WORK TO BE COMPLETED: Copy exactly the lines of the material below that run from the one containing "How to reshape the basket" through the one containing "Humic substances are". Copy no other lines.
*** Begin section ***
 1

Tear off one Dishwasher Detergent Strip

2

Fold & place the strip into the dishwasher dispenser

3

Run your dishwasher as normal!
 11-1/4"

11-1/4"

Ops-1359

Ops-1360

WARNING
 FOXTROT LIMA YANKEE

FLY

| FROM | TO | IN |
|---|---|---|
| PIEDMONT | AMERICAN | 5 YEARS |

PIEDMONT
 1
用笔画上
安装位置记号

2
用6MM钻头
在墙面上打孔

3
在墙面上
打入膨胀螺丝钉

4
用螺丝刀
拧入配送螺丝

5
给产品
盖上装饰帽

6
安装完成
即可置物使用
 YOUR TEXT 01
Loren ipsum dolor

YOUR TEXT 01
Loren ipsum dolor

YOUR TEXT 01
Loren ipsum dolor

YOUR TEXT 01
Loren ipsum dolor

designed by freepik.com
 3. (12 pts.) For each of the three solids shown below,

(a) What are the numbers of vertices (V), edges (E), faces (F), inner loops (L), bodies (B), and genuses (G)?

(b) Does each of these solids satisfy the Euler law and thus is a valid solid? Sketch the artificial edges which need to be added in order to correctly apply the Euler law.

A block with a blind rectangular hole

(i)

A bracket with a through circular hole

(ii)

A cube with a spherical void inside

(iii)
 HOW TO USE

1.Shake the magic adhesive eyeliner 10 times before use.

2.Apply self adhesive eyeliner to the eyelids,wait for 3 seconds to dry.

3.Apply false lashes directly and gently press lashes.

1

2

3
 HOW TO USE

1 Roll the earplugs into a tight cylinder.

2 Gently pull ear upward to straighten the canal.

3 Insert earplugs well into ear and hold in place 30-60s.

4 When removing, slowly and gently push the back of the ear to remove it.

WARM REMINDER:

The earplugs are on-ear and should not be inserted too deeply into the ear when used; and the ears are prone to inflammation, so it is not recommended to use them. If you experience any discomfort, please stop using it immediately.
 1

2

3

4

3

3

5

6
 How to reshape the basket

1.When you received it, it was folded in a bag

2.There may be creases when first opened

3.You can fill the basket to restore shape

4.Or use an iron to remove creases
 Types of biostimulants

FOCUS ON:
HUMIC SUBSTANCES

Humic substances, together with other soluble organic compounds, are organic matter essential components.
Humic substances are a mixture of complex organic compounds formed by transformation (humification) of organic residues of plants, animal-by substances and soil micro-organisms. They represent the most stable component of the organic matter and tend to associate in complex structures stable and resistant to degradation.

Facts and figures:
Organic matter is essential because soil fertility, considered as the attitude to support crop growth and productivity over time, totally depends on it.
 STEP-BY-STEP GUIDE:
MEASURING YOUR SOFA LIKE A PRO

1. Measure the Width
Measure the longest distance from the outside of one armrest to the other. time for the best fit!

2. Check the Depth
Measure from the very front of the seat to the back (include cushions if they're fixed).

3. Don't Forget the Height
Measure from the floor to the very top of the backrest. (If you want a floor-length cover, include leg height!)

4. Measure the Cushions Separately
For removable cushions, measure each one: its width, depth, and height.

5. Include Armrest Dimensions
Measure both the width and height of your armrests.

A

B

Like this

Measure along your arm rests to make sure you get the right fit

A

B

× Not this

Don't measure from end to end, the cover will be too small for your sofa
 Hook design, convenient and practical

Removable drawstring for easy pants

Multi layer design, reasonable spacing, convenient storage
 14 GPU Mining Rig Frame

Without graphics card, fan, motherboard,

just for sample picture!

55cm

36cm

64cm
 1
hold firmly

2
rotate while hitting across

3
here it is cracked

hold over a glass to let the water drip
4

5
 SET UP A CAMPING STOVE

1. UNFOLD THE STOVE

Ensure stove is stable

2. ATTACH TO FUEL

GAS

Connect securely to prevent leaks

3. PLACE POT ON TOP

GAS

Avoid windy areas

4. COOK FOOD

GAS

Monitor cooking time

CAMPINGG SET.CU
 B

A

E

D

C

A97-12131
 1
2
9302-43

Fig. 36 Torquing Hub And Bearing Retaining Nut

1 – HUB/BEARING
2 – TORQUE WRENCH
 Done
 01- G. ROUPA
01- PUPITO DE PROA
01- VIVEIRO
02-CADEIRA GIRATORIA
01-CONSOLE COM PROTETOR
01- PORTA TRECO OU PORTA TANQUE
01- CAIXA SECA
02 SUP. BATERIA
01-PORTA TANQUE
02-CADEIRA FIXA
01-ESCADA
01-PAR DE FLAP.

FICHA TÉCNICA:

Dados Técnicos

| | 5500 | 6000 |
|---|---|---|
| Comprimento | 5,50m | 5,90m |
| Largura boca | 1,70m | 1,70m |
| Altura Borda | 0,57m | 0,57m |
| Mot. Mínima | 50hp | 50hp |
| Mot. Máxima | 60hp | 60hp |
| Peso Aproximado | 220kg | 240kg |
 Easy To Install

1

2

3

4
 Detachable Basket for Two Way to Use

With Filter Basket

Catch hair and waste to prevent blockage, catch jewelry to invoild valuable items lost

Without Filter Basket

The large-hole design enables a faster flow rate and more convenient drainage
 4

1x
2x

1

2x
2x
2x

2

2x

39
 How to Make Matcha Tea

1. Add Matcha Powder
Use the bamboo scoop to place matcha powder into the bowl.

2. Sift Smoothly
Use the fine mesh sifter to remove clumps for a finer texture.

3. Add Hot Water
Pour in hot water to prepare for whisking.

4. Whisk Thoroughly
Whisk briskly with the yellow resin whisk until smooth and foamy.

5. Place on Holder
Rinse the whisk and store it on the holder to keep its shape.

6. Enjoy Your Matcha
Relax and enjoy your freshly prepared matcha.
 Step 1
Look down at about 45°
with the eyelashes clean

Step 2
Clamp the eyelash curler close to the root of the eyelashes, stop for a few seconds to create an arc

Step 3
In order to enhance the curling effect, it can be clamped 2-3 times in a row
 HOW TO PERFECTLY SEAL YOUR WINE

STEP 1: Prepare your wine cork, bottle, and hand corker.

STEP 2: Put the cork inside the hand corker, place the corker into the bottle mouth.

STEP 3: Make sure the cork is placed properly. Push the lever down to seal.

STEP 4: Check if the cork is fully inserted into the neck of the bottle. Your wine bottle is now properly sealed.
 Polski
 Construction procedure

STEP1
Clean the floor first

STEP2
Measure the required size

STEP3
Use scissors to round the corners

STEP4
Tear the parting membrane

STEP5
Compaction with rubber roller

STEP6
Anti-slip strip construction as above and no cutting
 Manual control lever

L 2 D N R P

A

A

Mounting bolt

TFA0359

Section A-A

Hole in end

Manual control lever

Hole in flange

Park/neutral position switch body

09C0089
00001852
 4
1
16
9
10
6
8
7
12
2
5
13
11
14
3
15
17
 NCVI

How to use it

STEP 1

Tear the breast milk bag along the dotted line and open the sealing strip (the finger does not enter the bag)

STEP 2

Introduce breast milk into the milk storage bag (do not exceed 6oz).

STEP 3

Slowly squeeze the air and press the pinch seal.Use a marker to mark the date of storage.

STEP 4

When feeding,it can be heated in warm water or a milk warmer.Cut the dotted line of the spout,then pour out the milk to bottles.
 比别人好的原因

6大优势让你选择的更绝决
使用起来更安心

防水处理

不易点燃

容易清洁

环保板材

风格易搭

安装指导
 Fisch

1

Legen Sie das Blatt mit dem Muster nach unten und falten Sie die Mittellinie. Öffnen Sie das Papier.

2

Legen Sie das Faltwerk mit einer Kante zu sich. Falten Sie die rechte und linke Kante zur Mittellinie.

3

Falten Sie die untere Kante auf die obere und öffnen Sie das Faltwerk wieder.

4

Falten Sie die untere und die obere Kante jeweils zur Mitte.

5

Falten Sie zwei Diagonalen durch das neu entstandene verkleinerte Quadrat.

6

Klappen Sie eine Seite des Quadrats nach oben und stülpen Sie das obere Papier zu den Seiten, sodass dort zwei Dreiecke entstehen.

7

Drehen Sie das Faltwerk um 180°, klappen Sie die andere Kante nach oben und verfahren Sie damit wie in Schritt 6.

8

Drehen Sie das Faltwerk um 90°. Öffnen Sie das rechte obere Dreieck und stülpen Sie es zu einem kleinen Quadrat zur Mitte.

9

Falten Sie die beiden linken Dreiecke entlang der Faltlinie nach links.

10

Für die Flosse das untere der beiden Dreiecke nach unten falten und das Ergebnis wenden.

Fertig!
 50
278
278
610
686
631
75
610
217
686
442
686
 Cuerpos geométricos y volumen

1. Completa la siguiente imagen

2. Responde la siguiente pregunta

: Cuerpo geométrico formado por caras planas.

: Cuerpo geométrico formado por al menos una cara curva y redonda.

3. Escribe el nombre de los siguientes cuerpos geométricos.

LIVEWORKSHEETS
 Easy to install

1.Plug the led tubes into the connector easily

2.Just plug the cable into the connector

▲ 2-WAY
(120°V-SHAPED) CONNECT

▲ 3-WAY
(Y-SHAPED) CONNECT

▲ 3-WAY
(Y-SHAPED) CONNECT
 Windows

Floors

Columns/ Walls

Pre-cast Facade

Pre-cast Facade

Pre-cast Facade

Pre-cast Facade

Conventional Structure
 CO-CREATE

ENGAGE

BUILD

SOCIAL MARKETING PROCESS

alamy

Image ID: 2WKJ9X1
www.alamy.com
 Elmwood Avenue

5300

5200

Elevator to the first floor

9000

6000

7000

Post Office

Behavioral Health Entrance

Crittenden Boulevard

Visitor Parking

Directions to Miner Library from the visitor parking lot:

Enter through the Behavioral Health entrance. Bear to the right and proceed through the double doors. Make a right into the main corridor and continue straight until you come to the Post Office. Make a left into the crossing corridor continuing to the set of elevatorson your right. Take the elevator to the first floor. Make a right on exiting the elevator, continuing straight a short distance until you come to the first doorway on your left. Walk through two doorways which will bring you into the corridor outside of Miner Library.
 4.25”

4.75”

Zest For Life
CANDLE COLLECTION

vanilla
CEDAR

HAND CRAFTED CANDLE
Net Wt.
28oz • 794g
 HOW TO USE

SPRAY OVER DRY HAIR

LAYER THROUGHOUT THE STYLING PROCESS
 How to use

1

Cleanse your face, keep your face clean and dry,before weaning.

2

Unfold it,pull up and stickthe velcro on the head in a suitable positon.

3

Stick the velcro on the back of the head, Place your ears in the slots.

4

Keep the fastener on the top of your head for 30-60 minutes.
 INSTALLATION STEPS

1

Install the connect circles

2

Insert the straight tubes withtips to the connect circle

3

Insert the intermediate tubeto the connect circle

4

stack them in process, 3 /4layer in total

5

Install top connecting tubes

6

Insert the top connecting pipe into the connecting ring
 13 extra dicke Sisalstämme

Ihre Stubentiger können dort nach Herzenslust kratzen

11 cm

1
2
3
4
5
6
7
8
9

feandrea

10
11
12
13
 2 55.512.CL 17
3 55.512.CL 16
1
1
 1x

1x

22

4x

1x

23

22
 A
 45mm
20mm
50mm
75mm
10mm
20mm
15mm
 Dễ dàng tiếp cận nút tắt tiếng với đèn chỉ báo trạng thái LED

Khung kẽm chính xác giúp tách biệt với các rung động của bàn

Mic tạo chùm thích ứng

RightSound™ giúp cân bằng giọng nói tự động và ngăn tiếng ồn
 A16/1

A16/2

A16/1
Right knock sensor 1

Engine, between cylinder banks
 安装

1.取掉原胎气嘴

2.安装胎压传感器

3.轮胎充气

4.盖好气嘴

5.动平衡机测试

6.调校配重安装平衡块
*** End section ***
YOUR RESPONSE:
 How to reshape the basket

1.When you received it, it was folded in a bag

2.There may be creases when first opened

3.You can fill the basket to restore shape

4.Or use an iron to remove creases
 Types of biostimulants

FOCUS ON:
HUMIC SUBSTANCES

Humic substances, together with other soluble organic compounds, are organic matter essential components.
Humic substances are a mixture of complex organic compounds formed by transformation (humification) of organic residues of plants, animal-by substances and soil micro-organisms. They represent the most stable component of the organic matter and tend to associate in complex structures stable and resistant to degradation.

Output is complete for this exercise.